Attacking foot soldiers then sprinted through the hole in the wire in pairs or small groups, attacking and clearing a complex of bunkers linked by trenches.

This was just the kind of operation troops from the 101st Airborne Division are launching in Iraq, and the soldiers involved said the use of live ammunition gives the exercise a seriousness and an adrenaline rush that can't be faked.

"It's necessary because it keeps us on our toes," said Staff Sgt. Ricky Salinas, who led two fire teams into the bunker complex. "We could get the call later tonight saying we have to do this, so we're always training and we're always preparing ourselves, so when the call does come, we have no doubts in our mind.
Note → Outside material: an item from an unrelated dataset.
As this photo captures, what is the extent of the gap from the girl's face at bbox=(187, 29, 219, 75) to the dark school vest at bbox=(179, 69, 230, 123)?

We can go anywhere and do what we have to do."

Spc. Stephen Pezzullo, who served with the 1st Ranger Battalion in Afghanistan last year, said he trusts the men in his new unit to watch his back. "Oh, yeah, this unit's there," he said.

"The time comes, we'll be over there. That's why we're out here," said Pezzullo, 24. "I don't know what to expect. Anything can happen when your country calls."

In the pause that followed the assault on the bunker complex, battalion command Sgt. Maj. Arthur Coleman paced the hilltop overlooking the bunkers, checking to be sure a heavy machine gun and wire-guided anti-tank rocket were in their proper places on the company's left and right flanks. They were.

"I wouldn't call it perfect," Coleman said of the first phase of the action, but he was clearly pleased. "Pretty near. They've done well. I'm proud of them."

A squad of TV and newspaper reporters and photographers were granted close access to the training exercise yesterday at a time when the U.S. Army is planning to expand Pohakuloa by 23,000 acres, expand the landing strip there and build a new tank trail at the complex.

There has been no groundswell of opposition to that proposal yet, but the plan does have its critics, and County Councilman Bob Jacobson introduced a resolution supporting creation of a citizen advisory panel to offer input on activities at Pohakuloa.

With the nation at war, the clear underlying message from the military yesterday was that the training area is critical for troop readiness. At a groundbreaking ceremony for a new range control complex at Pohakuloa yesterday, Col. David L. Anderson, commander of the U.S. Army Garrison Hawai'i, called Pohakuloa "the perfect training area for our forces."